Data as voters: instance selection using approval-based multi-winner voting

Luis Sánchez-Fernández,Jesús A. Fisteus,Rafael López-Zaragoza
2024-05-21
Abstract:We present a novel approach to the instance selection problem in machine learning (or data mining). Our approach is based on recent results on (proportional) representation in approval-based multi-winner elections. In our model, instances play a double role as voters and candidates. The approval set of each instance in the training set (acting as a voter) is defined from the concept of local set, which already exists in the literature. We then select the election winners by using a representative voting rule, and such winners are the data instances kept in the reduced training set. Our experiments show that, for KNN, the rule Simple 2-EJR (a variant of the Simple EJR voting rule that satisfies 2-EJR) outperforms all the state-of-the-art algorithms and all the baselines that we consider in this paper in terms of accuracy vs reduction. For SVMs, we have obtained slight increases in the average accuracy by using several voting rules that satisfy EJR or PJR compared to the results obtained with the original datasets.
Machine Learning,Computer Science and Game Theory
What problem does this paper attempt to address?

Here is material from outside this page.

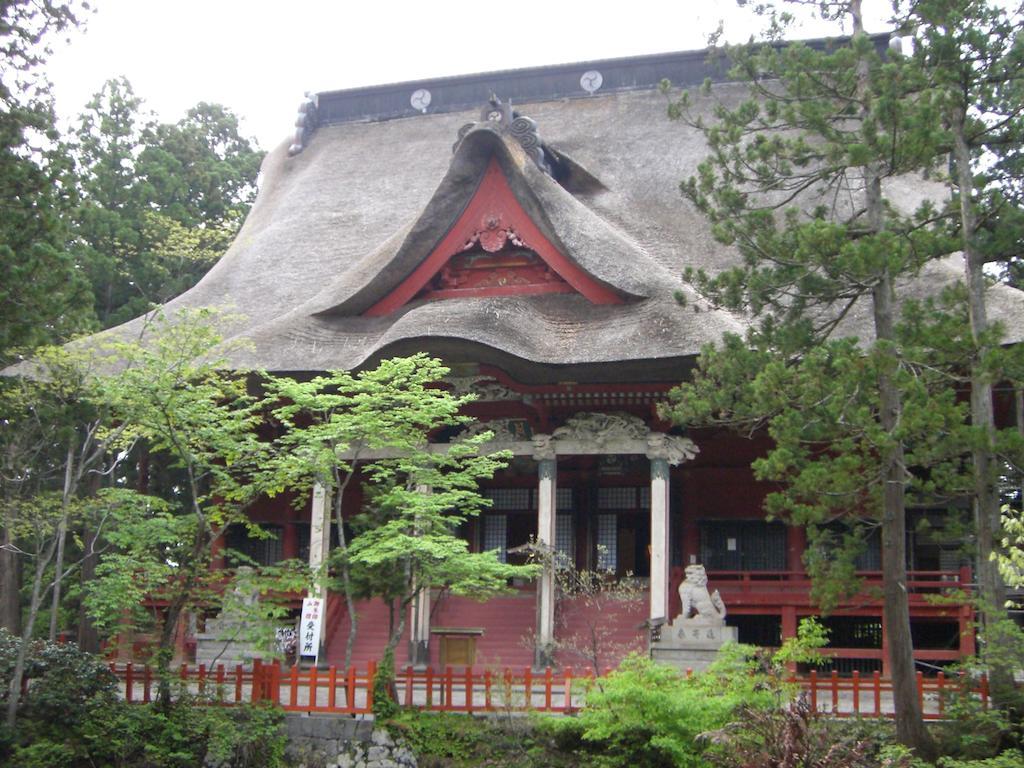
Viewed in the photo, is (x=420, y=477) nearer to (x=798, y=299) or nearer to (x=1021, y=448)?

The paper aims to address the problem of instance selection in machine learning. Specifically, the authors propose a new method based on multi-winner voting to select data instances from the training set. The core idea of this method is to use the representativeness principle in approval-based voting to select the most representative instances. The main contributions of the paper include: 1. **Proposing a new model**: In this model, each data instance acts as both a voter and a candidate. Each instance (as a voter) approves other instances based on its "local set." The local set refers to all instances of the same class that are closer to the instance than the nearest instance of a different class. 2. **Theoretical guarantees**: The authors prove that any data instance in the original training set approved by at least (K+1)/2 instances can be correctly classified by a KNN classifier if a voting rule satisfying (K+1)/2-PJR is used to vote and obtain a reduced training set. 3. **Experimental validation**: Experiments show that the Simple 2-EJR rule outperforms all existing instance selection algorithms and benchmark methods on the KNN classifier. For support vector machines (SVM), using voting rules that satisfy EJR or PJR can also slightly improve average accuracy. In summary, the paper provides a novel approach to handling the instance selection problem and demonstrates its effectiveness through theoretical and experimental validation.